** MATERIALS PROVIDED **
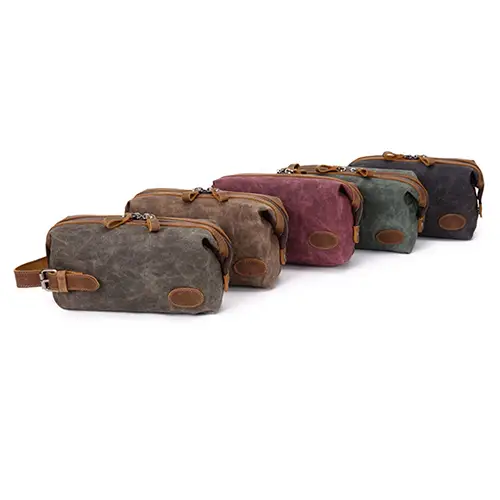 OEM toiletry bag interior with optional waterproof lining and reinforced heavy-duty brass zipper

* * *

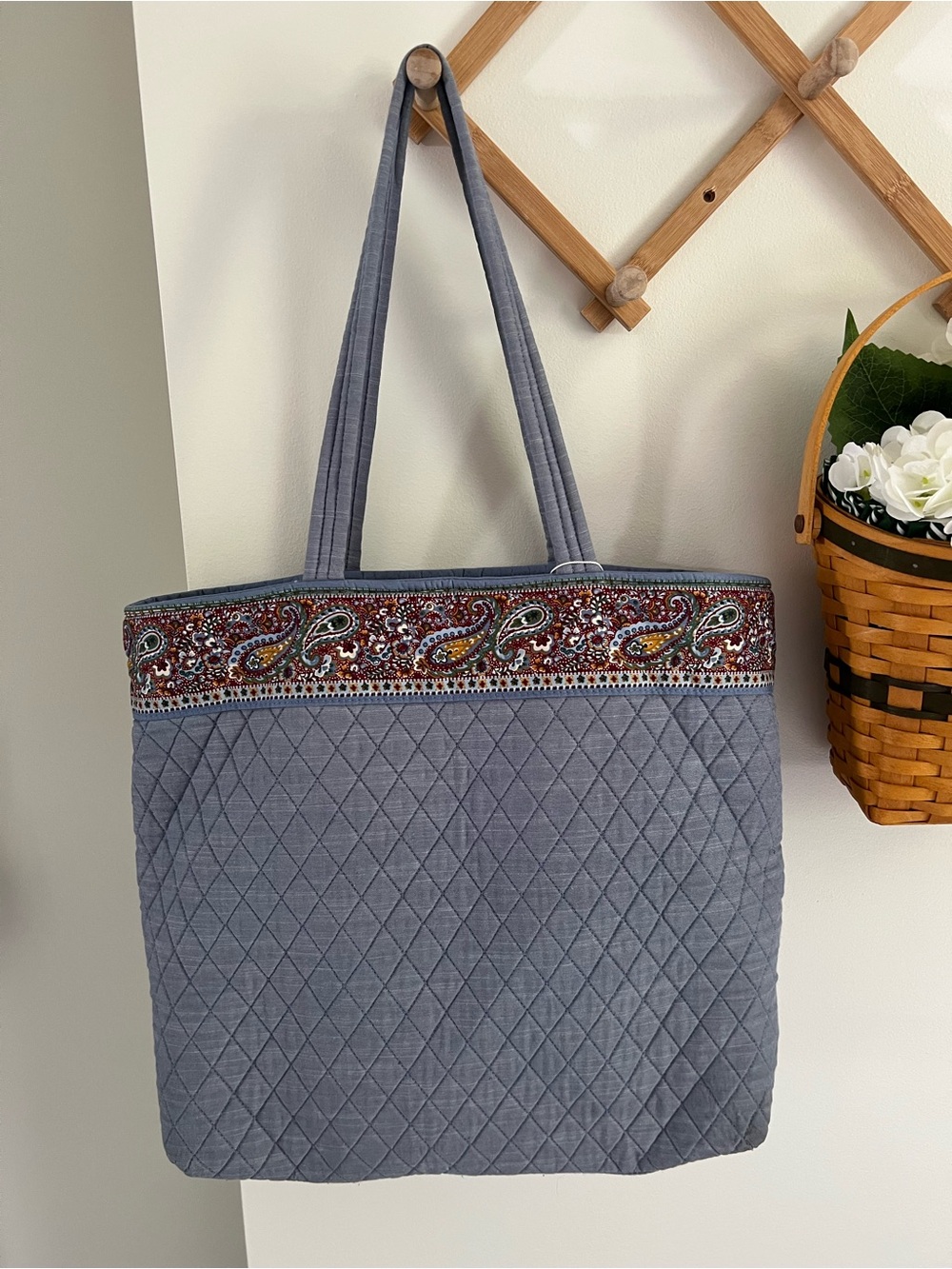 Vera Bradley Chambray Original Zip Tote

...

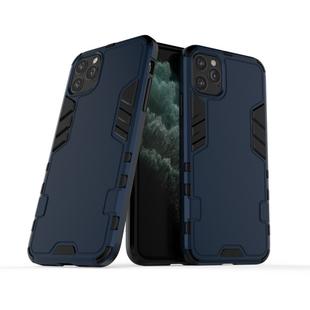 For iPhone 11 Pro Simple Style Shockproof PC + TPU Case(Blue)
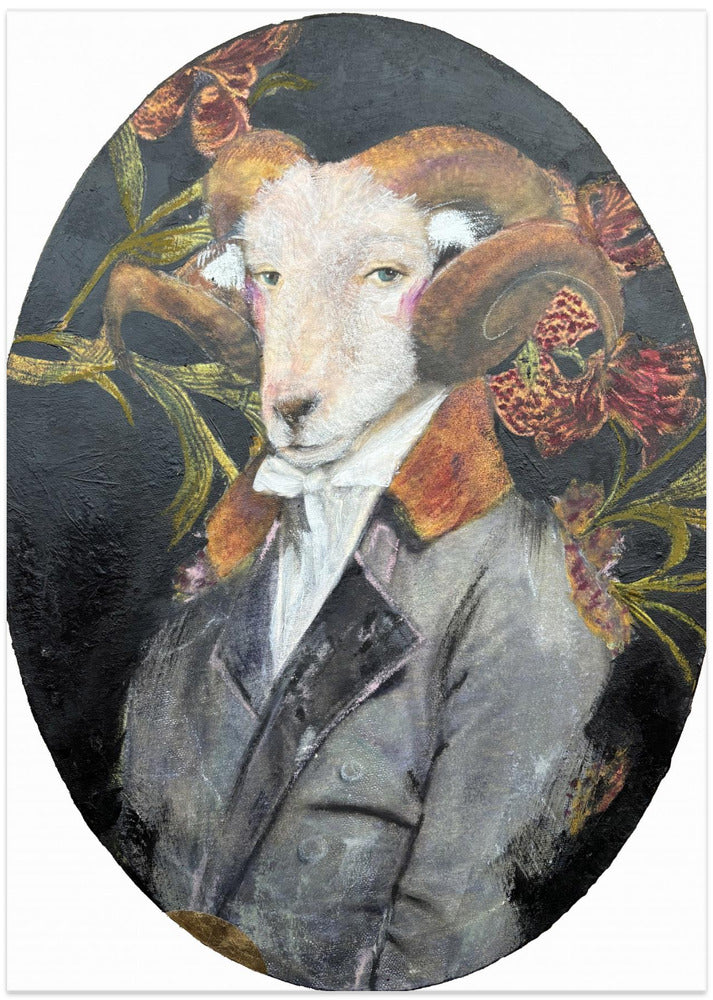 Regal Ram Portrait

** THE TASK **
When copying from the data above, print only the lines from the line containing "For iPhone 11" to the line containing "Regal Ram Portrait", exactly, and leave the pictures out.

** RESULT FOR THIS TASK **
 For iPhone 11 Pro Simple Style Shockproof PC + TPU Case(Blue)
 Regal Ram Portrait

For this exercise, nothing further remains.